'''

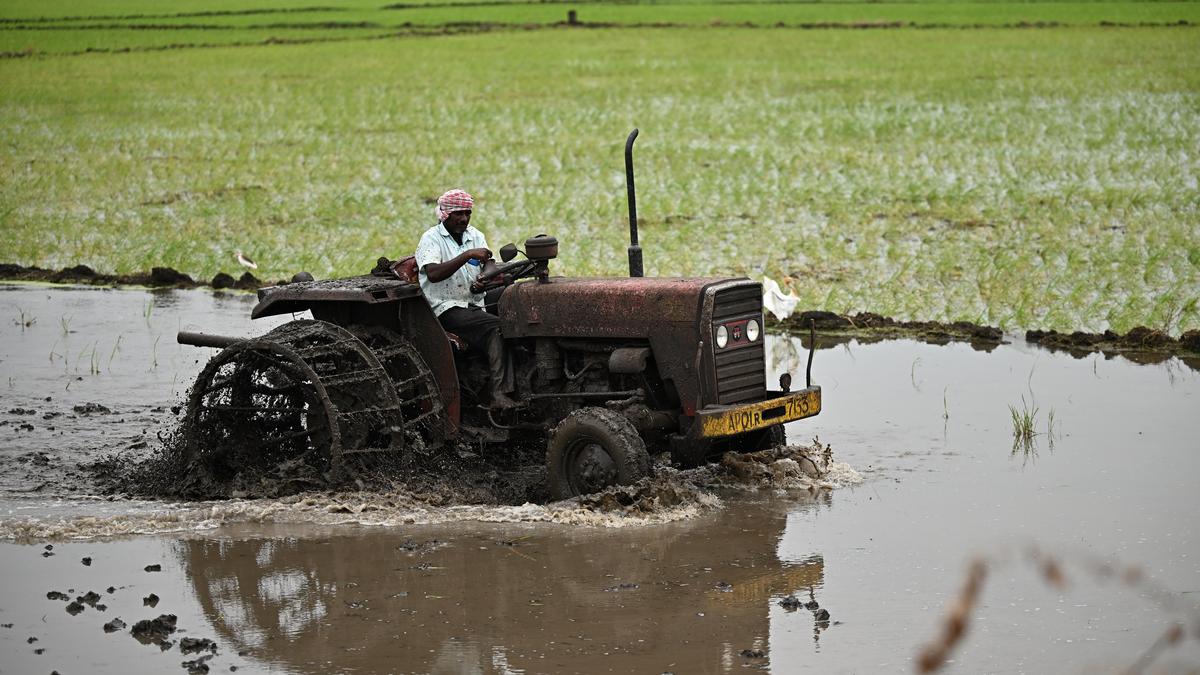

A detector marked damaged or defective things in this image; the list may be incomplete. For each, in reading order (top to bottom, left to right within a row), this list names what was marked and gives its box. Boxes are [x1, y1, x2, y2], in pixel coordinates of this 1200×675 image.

rusty old tractor [178, 131, 820, 496]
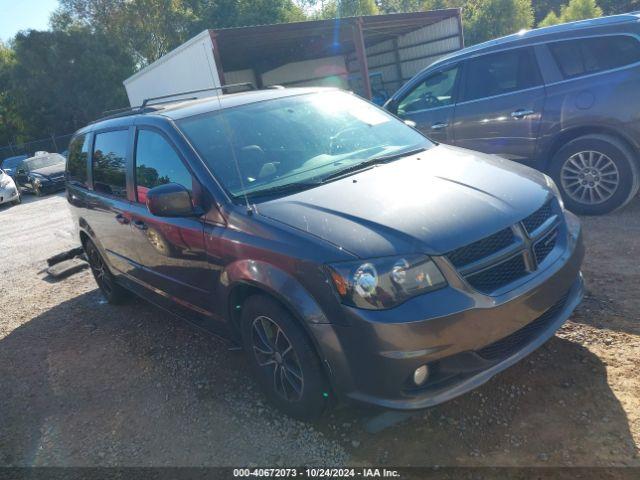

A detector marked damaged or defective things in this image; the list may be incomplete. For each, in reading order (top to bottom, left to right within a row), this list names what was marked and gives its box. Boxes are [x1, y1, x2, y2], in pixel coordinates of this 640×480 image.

damaged vehicle [66, 88, 584, 418]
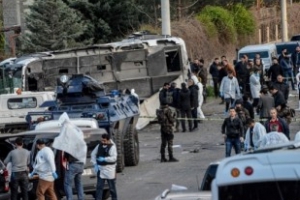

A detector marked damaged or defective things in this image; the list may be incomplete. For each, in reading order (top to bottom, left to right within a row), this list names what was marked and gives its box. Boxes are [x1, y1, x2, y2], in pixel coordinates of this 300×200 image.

overturned vehicle [25, 74, 140, 173]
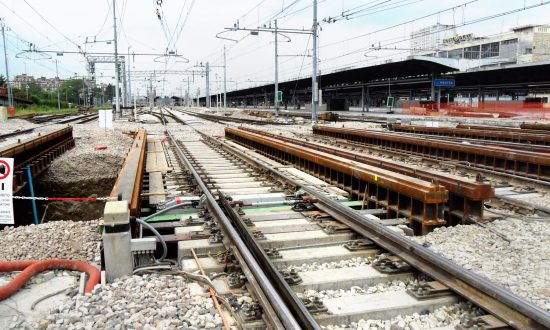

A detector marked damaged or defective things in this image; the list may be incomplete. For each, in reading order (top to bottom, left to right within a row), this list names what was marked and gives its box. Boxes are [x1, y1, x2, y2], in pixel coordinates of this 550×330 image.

rusted steel beam [0, 125, 75, 193]
rusted steel beam [110, 130, 148, 218]
rusted steel beam [226, 127, 450, 235]
rusted steel beam [242, 127, 496, 223]
rusted steel beam [312, 125, 550, 182]
rusted steel beam [392, 123, 550, 145]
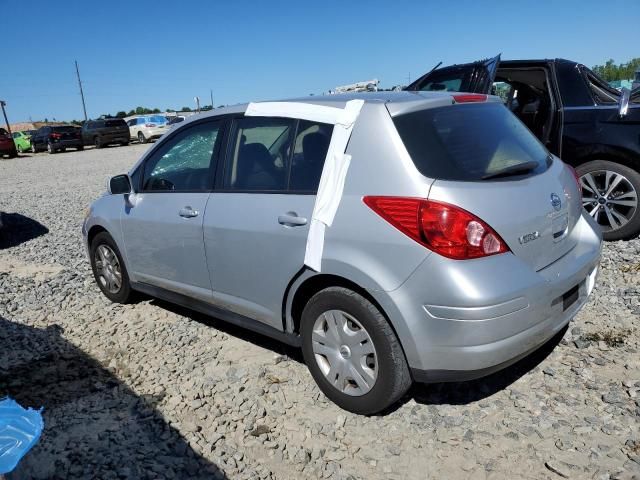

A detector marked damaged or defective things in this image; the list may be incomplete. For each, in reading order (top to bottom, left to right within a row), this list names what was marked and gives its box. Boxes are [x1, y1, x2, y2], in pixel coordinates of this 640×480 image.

damaged vehicle [408, 56, 640, 242]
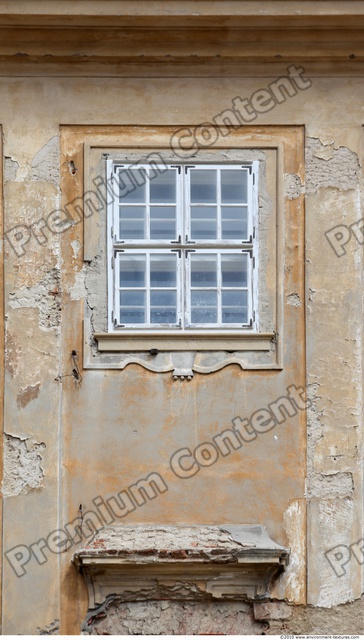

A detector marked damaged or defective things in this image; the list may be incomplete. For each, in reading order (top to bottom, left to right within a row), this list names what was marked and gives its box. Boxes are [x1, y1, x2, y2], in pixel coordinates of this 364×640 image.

peeling paint [2, 432, 45, 498]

'''

- _WHAT YOU HAVE TO DO_:
Only the lines from the one bearing "this 364×640 image." through the end of the entries above belong in the answer, each one exactly as given.

- _RESULT BELOW_:
A detector marked damaged or defective things in this image; the list may be incomplete. For each, in reading order (top to bottom, left to right within a row), this list names what was marked and gives its box. Boxes are [x1, y1, x2, y2], in pixel coordinates of this 364×640 image.

peeling paint [2, 432, 45, 498]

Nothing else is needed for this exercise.